Most post-9/11 donations are gone

Question: Three years after $3 billion was raised for families of victims, some wonder if it was spent in the best way.

September 12, 2004|By Lydia Polgreen | Lydia Polgreen,NEW YORK TIMES NEWS SERVICE

NEW YORK - An astonishing $3 billion was raised to help the victims of the Sept. 11, 2001, terrorist attacks, and nearly all that money has been spent, the bulk of it handed over in cash grants, some without regard to financial need.

The practice of giving victims direct cash assistance was in part driven by pressure from donors and scrutiny from the news media over whether charities were spending the money quickly enough and putting it in the hands of grieving families, unemployed workers and people left homeless by destruction, ash and debris.

But three years later, some wonder whether this was the best way to make use of an unprecedented charitable windfall.

"It just wasn't the best use of all that money," said Nancy Anthony, executive director of the Oklahoma City Community Foundation, who advised several charities on what to expect in the years after the disaster. "There was so much pressure to spend the money right away, and charities heeded it. Now programs that might have lasted five or seven years to cope with long-term needs that are just emerging have been shut down."

As the longer-term effects of the attack begin to show themselves, the safety net that would see Sept. 11 victims through tough years ahead may have begun to fray.

"I gave money for that exact purpose, to create a permanent safety net," said Chris Burke, president of Tuesday's Children, a group that works with children of victims of the attack. "But that hasn't happened, and now they have spent all the money."

Of the $2.2 billion doled out by the 40 largest Sept. 11 funds, 72 percent was given in direct cash assistance to victims in the two years after the disaster, according to an analysis by the Foundation Center, a research group, completed late last year.

Some were small cash grants to help people with basics like rent, food and health care in the days and weeks after the attacks. But other grants totaled hundreds of thousands of dollars and went to pay for decidedly nonessential things, such as luxury car payments and vacations. Less than 30 percent was left for things like long-term services, rebuilding and aid to businesses. And the survey found that 97.5 percent of the funds planned to give away all their money by June 2004.

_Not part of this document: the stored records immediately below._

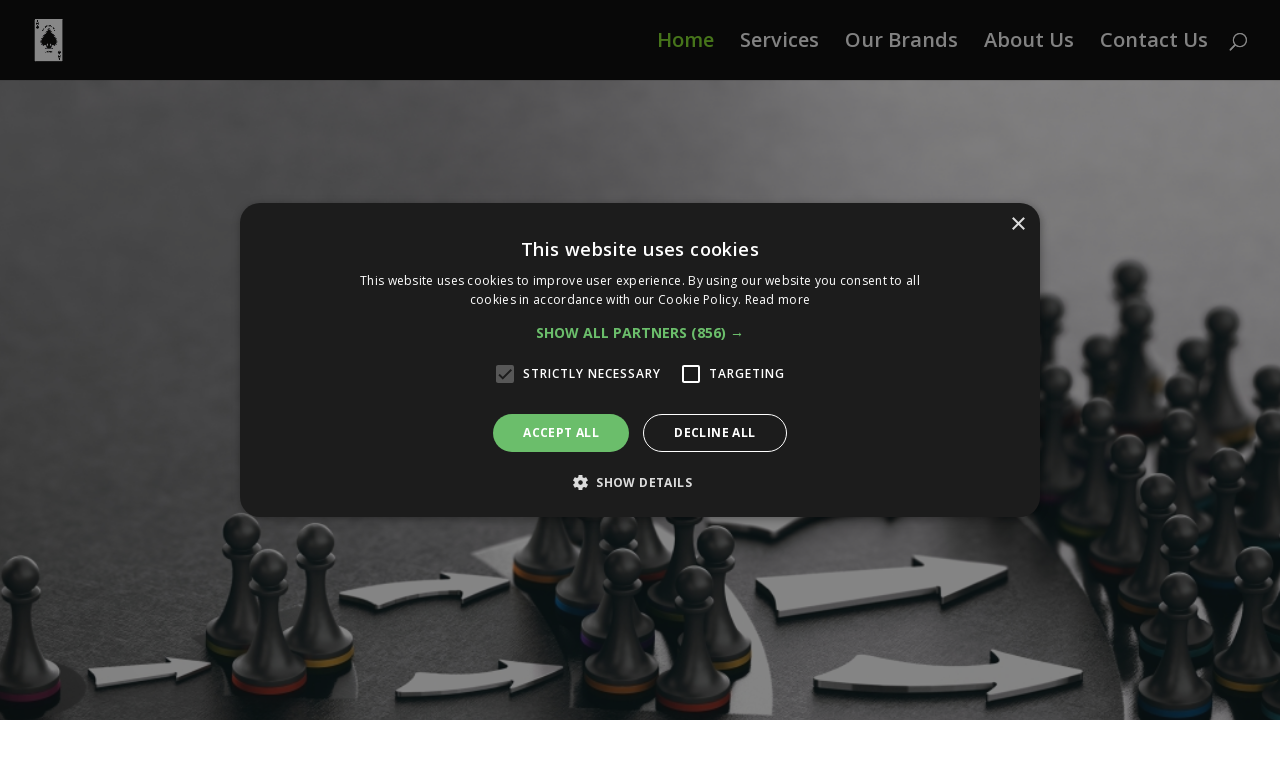

--- FILE ---
content_type: text/css
request_url: https://corporateace.com/wp-content/themes/Divi-child/style.css?ver=4.27.4
body_size: -11
content:
/*
 Theme Name:     Divi Child
 Theme URI:      https://www.corporateace.com/
 Description:    Divi Child Theme
 Author:         Corporate Ace
 Author URI:     https://www.corporateace.com
 Template:       Divi
 Version:        1.0.0
*/
 
 
/* =Theme customization starts here
------------------------------------------------------- */

--- FILE ---
content_type: text/css
request_url: https://corporateace.com/wp-content/et-cache/2/et-core-unified-tb-27-deferred-2.min.css?ver=1761798683
body_size: 797
content:
.et_pb_section_0_tb_footer.et_pb_section,.et_pb_menu_0_tb_footer.et_pb_menu .nav li ul,.et_pb_menu_0_tb_footer.et_pb_menu .et_mobile_menu,.et_pb_menu_0_tb_footer.et_pb_menu .et_mobile_menu ul{background-color:#000000!important}.et_pb_menu_0_tb_footer.et_pb_menu ul li a,.et_pb_menu_0_tb_footer.et_pb_menu ul li.current-menu-item a{color:#E09900!important}.et_pb_menu_0_tb_footer.et_pb_menu{background-color:#000000}.et_pb_menu_0_tb_footer .et_pb_menu_inner_container>.et_pb_menu__logo-wrap,.et_pb_menu_0_tb_footer .et_pb_menu__logo-slot{width:auto;max-width:100%}.et_pb_menu_0_tb_footer .et_pb_menu_inner_container>.et_pb_menu__logo-wrap .et_pb_menu__logo img,.et_pb_menu_0_tb_footer .et_pb_menu__logo-slot .et_pb_menu__logo-wrap img{height:auto;max-height:none}.et_pb_menu_0_tb_footer .mobile_nav .mobile_menu_bar:before,.et_pb_menu_0_tb_footer .et_pb_menu__icon.et_pb_menu__search-button,.et_pb_menu_0_tb_footer .et_pb_menu__icon.et_pb_menu__close-search-button,.et_pb_menu_0_tb_footer .et_pb_menu__icon.et_pb_menu__cart-button{color:#7EBEC5}.et_pb_text_1_tb_footer.et_pb_text{color:#bcbcbc!important}.et_pb_text_1_tb_footer{font-weight:700}.et_pb_row_2_tb_footer.et_pb_row{margin-left:auto!important;margin-right:auto!important}.et_pb_section_0.et_pb_section{background-color:#000000!important}.et_pb_slide_0,.et_pb_slide_1,.et_pb_slide_2,.et_pb_slide_3,.et_pb_slide_4,.et_pb_slide_5,.et_pb_slider .et_pb_slide_3,.et_pb_slider .et_pb_slide_4,.et_pb_slider .et_pb_slide_5{background-color:#000000}.et_pb_fullwidth_slider_0 .et_pb_slide_description,.et_pb_slider_fullwidth_off.et_pb_fullwidth_slider_0 .et_pb_slide_description{padding-bottom:350px}.et_pb_fullwidth_slider_1.et_pb_slider .et_pb_slide_description .et_pb_slide_title{color:#FFFFFF!important}.et_pb_fullwidth_slider_1 .et_pb_slide_description,.et_pb_slider_fullwidth_off.et_pb_fullwidth_slider_1 .et_pb_slide_description{padding-top:24px;padding-bottom:29px}.et_pb_section_2.et_pb_section{padding-top:19px;padding-bottom:9px;background-color:#000000!important}.et_pb_row_0.et_pb_row{padding-top:20px!important;padding-bottom:14px!important;padding-top:20px;padding-bottom:14px}.et_pb_blurb_0.et_pb_blurb .et_pb_module_header,.et_pb_blurb_0.et_pb_blurb .et_pb_module_header a,.et_pb_blurb_3.et_pb_blurb .et_pb_module_header,.et_pb_blurb_3.et_pb_blurb .et_pb_module_header a{font-size:19px;text-align:center}.et_pb_blurb_0.et_pb_blurb,.et_pb_blurb_3.et_pb_blurb{font-size:20px;background-color:#000000;border-radius:20px 20px 20px 20px;overflow:hidden;padding-top:10px!important;padding-right:10px!important;padding-bottom:10px!important;padding-left:10px!important}.et_pb_section_3.et_pb_section{padding-top:26px;padding-bottom:37px;background-color:#000000!important}.et_pb_row_1{min-height:443.4px}.et_pb_row_1.et_pb_row{padding-bottom:0px!important;padding-bottom:0px}.et_pb_divider_0:before,.et_pb_divider_1:before{border-top-color:#7EBEC5}.et_pb_blurb_1.et_pb_blurb .et_pb_module_header,.et_pb_blurb_1.et_pb_blurb .et_pb_module_header a,.et_pb_blurb_2.et_pb_blurb .et_pb_module_header,.et_pb_blurb_2.et_pb_blurb .et_pb_module_header a{font-weight:700;font-size:25px;color:#E09900!important;line-height:2em;text-align:center}.et_pb_blurb_1.et_pb_blurb .et_pb_blurb_description,.et_pb_blurb_2.et_pb_blurb .et_pb_blurb_description,.et_pb_slides .et_pb_slide_0.et_pb_slide .et_pb_slide_description{text-align:center}.et_pb_blurb_1.et_pb_blurb{font-size:18px;margin-bottom:72px!important}.et_pb_blurb_2.et_pb_blurb{font-size:18px}.et_pb_section_4.et_pb_section{padding-top:23px;background-color:#000000!important}.et_pb_row_2.et_pb_row{padding-top:19px!important;padding-top:19px}.et_pb_slider .et_pb_slide_0.et_pb_slide .et_pb_slide_description .et_pb_slide_title{font-weight:700!important;font-size:60px!important;text-align:center!important}.et_pb_slider.et_pb_module .et_pb_slide_0.et_pb_slide .et_pb_slide_description .et_pb_slide_content{font-size:18px!important}.et_pb_slider .et_pb_slide_0{background-image:url(https://corporateace.com/wp-content/uploads/2021/09/influencer-marketing-concept-of-information-and-in-R5PNKAE.jpg);background-color:#000000}.et_pb_slider .et_pb_slide_0 .et_pb_slide_description,.et_pb_slider_fullwidth_off .et_pb_slide_0 .et_pb_slide_description{padding-top:1px!important}.et_pb_slider .et_pb_slide_1.et_pb_slide .et_pb_slide_description .et_pb_slide_title,.et_pb_slider .et_pb_slide_2.et_pb_slide .et_pb_slide_description .et_pb_slide_title{font-size:35px!important}.et_pb_slider .et_pb_slide_1{background-image:url(https://corporateace.com/wp-content/uploads/2021/09/chess-checkmate-a-winning-formula.jpg);background-color:#000000}.et_pb_slider .et_pb_slide_2{background-image:url(https://corporateace.com/wp-content/uploads/2021/09/Training-to-lead-pack-and-to-get-ahead.jpg);background-color:#000000}.et_pb_slider .et_pb_slide_2 .et_pb_slide_description,.et_pb_slider_fullwidth_off .et_pb_slide_2 .et_pb_slide_description{padding-bottom:675px!important}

"The charities got a lot of bad press asking why hadn't money gone out sooner and faster," said Loren Renz, vice president for research at the Foundation Center. "What the public doesn't understand is that after the catastrophe there is a need for imme- diate funds but also long-term needs that need to be met."

Several charities were criticized in the months after the disaster for moving too slowly or planning to use the money they received for non-9/11-related purposes. The Red Cross, which received more than $1 billion in donations, tried to set aside money for future attacks and $200 million for new telephone equipment. This brought such public fury that the agency's director stepped down.

Today, the biggest needs remaining for victims and their families, charities that work with them say, are human services, things like mental health care and counseling in practical matters, like career development and financial management. While many programs are operating, money for these kinds of services will dry up in the next few years.

"We have approximately $3 million remaining, which will take us through September 2005," said Debra Shime, senior vice president at Safe Horizon.

The charity has provided services including small emergency cash assistance grants and counseling to 200,000 people affected by the trade center attack, distributing nearly $250 million. As that money runs out, Safe Horizon is beginning to look for donations to continue its counseling program.

Advice from officials in Oklahoma City, where 168 people were killed when Timothy McVeigh blew up a federal building in 1995, led Safe Horizon to conclude that victims of Sept. 11 would need help long after the attack.

"Even after nine years in Oklahoma City, the need persists," said Dr. Jane Zimmerman, a senior vice president at Safe Horizon. "We have actually less money than we would like at this point."